EXTRACT PROVIDED —
============================================================
All across our land.
Nobody's ever seen anything like it.
Things had gotten, Trump noted, even worse since he'd left office.
The greatest invasion in history is taking place right here in our country.
They are coming in from every corner of the earth, not just from South America, but from Africa, Asia.
The Middle East, they're coming from everywhere.
They're coming at levels that we've never seen before.
It is an invasion indeed.
And this administration does absolutely nothing to stop them.
And there was really only one way to solve this invasion.
Or at least, that's what Trump offered the crowd in Milwaukee.
But all the time, that's why to keep our families safe, the Republican platform promises to launch the largest deportation operation in the history of our country.
Trump also recounted meeting the families of Jocelyn Nungary, Rachel Morin, and Lakin Riley, Americans who had been killed by migrants in the country without legal documentation.
The names of these women, repeated so many times on Fox News and Newsmax over the last few years, have become shorthand for the dangers posed by sanctuary cities.
Clearly, immigration was front and center in Milwaukee at the RNC. The 2024 Republican platform The second night of the RNC
drove all these points home, titled Making America Safe Again.
============================================================
WHAT IS REQUIRED — Quote verbatim the portion of the excerpt on Trump's immigration remarks in Milwaukee that begins with the words "Things had gotten, Trump" and ends with "from Africa, Asia.".

Records from a data source
============================================================
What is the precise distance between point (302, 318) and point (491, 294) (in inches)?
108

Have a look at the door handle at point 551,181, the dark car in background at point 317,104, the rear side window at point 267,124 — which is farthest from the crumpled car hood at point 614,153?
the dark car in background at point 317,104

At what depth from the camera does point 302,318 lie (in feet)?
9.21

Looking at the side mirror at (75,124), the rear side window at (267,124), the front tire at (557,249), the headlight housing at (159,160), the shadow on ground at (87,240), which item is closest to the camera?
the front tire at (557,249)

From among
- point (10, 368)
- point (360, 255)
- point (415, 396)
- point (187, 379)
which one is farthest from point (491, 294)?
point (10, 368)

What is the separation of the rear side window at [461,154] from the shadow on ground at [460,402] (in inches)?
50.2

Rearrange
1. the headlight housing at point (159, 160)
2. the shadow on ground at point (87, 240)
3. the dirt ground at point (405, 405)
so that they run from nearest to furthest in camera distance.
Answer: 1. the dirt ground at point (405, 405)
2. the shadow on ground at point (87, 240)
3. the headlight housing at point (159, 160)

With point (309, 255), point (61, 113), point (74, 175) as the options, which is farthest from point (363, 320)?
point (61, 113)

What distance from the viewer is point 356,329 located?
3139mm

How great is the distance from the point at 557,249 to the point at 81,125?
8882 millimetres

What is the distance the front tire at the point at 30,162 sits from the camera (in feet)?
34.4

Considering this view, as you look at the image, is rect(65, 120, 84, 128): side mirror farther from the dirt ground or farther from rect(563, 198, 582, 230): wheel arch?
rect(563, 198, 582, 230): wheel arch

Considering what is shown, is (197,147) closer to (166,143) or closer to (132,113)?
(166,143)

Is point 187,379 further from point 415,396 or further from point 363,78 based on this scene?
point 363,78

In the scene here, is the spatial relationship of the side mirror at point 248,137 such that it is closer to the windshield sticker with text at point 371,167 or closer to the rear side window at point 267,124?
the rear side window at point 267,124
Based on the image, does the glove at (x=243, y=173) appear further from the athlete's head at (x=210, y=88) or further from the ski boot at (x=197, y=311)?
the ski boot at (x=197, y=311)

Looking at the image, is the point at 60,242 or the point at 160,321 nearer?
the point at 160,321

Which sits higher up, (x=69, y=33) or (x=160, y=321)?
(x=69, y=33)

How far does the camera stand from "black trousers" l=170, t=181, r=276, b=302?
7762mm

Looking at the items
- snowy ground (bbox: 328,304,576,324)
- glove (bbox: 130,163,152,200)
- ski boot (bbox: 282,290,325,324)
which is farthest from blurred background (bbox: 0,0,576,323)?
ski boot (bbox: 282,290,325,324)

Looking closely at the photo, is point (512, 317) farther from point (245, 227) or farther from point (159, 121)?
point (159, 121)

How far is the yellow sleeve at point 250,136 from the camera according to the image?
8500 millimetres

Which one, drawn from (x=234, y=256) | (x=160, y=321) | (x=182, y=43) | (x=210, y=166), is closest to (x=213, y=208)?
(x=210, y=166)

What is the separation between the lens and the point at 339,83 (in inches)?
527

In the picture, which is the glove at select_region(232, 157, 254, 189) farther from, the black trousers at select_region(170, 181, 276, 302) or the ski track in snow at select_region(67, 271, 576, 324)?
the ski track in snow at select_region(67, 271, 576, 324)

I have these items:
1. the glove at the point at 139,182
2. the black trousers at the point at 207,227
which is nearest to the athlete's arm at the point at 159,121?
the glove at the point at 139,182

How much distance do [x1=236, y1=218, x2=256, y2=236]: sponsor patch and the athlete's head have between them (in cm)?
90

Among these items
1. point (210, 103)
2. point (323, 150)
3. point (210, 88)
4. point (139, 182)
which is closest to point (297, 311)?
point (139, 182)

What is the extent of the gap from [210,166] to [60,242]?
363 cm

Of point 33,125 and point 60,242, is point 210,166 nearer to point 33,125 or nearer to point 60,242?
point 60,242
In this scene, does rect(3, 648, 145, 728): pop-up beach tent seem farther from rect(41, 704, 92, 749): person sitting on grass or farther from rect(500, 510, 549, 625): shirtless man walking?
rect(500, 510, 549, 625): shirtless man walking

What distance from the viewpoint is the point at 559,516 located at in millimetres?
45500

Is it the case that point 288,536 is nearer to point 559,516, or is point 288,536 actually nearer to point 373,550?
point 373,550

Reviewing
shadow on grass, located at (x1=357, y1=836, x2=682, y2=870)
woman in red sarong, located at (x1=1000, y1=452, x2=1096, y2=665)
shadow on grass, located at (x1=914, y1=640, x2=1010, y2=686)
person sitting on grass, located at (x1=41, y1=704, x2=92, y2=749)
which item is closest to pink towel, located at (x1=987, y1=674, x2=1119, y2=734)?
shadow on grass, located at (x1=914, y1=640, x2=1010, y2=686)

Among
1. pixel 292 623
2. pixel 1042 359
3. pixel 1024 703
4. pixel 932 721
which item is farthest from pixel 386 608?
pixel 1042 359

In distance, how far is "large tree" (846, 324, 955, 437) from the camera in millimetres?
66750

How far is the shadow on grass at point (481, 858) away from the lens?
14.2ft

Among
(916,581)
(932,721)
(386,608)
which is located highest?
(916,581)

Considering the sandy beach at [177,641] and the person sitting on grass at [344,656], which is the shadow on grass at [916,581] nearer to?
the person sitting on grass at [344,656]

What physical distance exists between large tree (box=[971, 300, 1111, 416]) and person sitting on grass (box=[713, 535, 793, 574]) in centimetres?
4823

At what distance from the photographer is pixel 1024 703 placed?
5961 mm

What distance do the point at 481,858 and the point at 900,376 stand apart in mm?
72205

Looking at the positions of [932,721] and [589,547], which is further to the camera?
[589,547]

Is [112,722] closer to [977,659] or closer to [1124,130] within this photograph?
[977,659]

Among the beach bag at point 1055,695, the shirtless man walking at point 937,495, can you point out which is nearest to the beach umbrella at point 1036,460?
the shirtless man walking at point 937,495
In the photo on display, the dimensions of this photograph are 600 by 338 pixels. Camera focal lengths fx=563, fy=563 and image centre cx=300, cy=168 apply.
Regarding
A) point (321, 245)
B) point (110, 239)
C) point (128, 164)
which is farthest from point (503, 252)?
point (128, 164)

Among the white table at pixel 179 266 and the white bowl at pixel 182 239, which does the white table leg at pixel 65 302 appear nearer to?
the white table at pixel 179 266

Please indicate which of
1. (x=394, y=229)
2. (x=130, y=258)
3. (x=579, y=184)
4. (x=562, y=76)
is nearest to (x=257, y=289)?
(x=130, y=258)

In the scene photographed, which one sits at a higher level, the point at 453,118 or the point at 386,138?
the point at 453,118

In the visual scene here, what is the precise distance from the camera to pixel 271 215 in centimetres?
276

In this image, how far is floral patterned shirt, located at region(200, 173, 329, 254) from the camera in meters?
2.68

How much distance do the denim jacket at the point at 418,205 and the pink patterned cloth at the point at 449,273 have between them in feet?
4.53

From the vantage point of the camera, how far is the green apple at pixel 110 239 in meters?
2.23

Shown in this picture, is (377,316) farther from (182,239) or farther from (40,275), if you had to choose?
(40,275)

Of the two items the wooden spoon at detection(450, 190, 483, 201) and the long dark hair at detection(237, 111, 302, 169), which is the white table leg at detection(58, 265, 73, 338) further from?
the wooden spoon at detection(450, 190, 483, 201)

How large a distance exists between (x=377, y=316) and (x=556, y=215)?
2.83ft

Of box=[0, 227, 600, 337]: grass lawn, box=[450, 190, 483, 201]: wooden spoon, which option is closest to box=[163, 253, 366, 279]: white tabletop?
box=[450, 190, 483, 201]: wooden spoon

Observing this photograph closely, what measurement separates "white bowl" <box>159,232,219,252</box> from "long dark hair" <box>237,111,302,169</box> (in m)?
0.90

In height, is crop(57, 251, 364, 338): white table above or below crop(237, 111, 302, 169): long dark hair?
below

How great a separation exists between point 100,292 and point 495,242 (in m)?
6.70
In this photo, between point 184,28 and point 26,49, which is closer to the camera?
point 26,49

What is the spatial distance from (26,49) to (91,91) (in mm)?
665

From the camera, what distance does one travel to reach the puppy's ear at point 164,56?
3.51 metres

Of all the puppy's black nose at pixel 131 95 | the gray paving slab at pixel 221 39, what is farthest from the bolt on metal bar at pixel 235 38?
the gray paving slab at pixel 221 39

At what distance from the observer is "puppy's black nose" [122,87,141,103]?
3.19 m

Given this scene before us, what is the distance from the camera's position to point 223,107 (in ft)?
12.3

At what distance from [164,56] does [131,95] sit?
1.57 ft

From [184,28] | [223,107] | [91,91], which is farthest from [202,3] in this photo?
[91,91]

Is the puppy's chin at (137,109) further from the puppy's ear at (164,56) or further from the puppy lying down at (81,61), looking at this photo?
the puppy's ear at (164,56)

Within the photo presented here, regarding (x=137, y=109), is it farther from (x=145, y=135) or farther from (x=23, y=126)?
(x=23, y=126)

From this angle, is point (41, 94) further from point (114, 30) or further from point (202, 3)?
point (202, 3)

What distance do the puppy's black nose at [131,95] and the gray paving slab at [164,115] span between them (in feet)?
============================================================
REPLY —
Things had gotten, Trump noted, even worse since he'd left office.
The greatest invasion in history is taking place right here in our country.
They are coming in from every corner of the earth, not just from South America, but from Africa, Asia.